Spatial question records:
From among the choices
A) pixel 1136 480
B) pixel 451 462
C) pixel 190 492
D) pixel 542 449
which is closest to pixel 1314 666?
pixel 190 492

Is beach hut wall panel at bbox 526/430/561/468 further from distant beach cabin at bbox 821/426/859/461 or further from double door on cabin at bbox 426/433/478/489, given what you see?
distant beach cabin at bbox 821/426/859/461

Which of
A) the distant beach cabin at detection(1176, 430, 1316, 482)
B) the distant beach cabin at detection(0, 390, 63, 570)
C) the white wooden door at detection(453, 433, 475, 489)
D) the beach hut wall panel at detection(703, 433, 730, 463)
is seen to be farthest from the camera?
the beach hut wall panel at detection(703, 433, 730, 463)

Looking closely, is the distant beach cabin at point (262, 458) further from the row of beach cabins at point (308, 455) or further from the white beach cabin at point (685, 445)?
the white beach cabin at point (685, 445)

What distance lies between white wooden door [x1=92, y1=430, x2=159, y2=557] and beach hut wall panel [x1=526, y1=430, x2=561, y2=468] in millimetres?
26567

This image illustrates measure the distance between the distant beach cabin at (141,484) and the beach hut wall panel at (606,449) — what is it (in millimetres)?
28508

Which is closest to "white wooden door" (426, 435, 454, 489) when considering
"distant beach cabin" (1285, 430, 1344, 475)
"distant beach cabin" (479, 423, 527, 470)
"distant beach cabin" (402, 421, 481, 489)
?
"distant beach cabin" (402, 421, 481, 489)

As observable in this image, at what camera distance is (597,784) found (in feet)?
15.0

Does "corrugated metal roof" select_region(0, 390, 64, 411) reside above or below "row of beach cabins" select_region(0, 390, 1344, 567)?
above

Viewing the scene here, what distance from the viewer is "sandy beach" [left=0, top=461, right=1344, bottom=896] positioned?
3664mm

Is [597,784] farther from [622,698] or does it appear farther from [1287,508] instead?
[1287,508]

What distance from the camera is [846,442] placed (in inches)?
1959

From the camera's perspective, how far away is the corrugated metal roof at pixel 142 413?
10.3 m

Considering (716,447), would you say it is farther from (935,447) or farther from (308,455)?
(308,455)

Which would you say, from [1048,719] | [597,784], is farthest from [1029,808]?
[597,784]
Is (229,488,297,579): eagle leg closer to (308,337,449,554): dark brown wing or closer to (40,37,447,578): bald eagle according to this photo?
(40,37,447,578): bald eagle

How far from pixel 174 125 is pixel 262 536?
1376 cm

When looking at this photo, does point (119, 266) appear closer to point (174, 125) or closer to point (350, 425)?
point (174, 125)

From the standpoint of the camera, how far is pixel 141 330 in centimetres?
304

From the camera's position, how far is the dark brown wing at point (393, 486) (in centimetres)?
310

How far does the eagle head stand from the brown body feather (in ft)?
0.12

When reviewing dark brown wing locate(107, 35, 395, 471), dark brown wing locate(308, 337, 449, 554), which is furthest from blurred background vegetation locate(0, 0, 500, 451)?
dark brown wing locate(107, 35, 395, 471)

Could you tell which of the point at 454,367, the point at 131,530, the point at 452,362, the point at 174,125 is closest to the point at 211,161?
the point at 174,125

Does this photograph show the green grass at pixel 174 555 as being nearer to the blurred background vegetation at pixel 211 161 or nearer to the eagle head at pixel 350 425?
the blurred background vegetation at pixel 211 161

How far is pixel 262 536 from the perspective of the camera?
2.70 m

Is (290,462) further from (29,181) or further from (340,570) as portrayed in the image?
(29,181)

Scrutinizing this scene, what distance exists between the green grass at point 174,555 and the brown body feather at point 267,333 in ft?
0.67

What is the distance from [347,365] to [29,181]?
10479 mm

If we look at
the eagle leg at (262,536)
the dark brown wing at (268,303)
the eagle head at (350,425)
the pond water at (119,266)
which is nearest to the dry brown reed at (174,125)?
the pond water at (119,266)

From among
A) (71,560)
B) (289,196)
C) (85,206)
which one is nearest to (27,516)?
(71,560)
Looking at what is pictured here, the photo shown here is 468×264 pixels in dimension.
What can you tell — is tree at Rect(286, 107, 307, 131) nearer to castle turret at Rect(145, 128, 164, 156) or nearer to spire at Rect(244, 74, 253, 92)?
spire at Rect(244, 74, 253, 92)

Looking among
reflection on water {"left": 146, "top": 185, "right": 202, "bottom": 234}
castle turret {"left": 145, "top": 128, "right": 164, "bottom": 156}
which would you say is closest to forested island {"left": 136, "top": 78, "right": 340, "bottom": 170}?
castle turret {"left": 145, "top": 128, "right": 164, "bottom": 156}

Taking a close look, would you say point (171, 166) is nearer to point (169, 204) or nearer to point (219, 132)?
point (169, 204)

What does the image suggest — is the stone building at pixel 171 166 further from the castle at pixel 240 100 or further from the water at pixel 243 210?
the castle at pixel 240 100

(Your goal)
Convert the lines from the one containing "Looking among" through the end of the records, inclusive, into a JSON list of strings with one string per line, omitting blank lines.

(Result for this exercise)
[
  "Looking among",
  "reflection on water {\"left\": 146, \"top\": 185, \"right\": 202, \"bottom\": 234}",
  "castle turret {\"left\": 145, \"top\": 128, \"right\": 164, \"bottom\": 156}",
  "which would you say is closest to forested island {\"left\": 136, \"top\": 78, \"right\": 340, \"bottom\": 170}?",
  "castle turret {\"left\": 145, \"top\": 128, \"right\": 164, \"bottom\": 156}",
  "Taking a close look, would you say point (171, 166) is nearer to point (169, 204) or nearer to point (219, 132)?",
  "point (169, 204)",
  "What does the image suggest — is the stone building at pixel 171 166 further from the castle at pixel 240 100 or further from the water at pixel 243 210?",
  "the castle at pixel 240 100"
]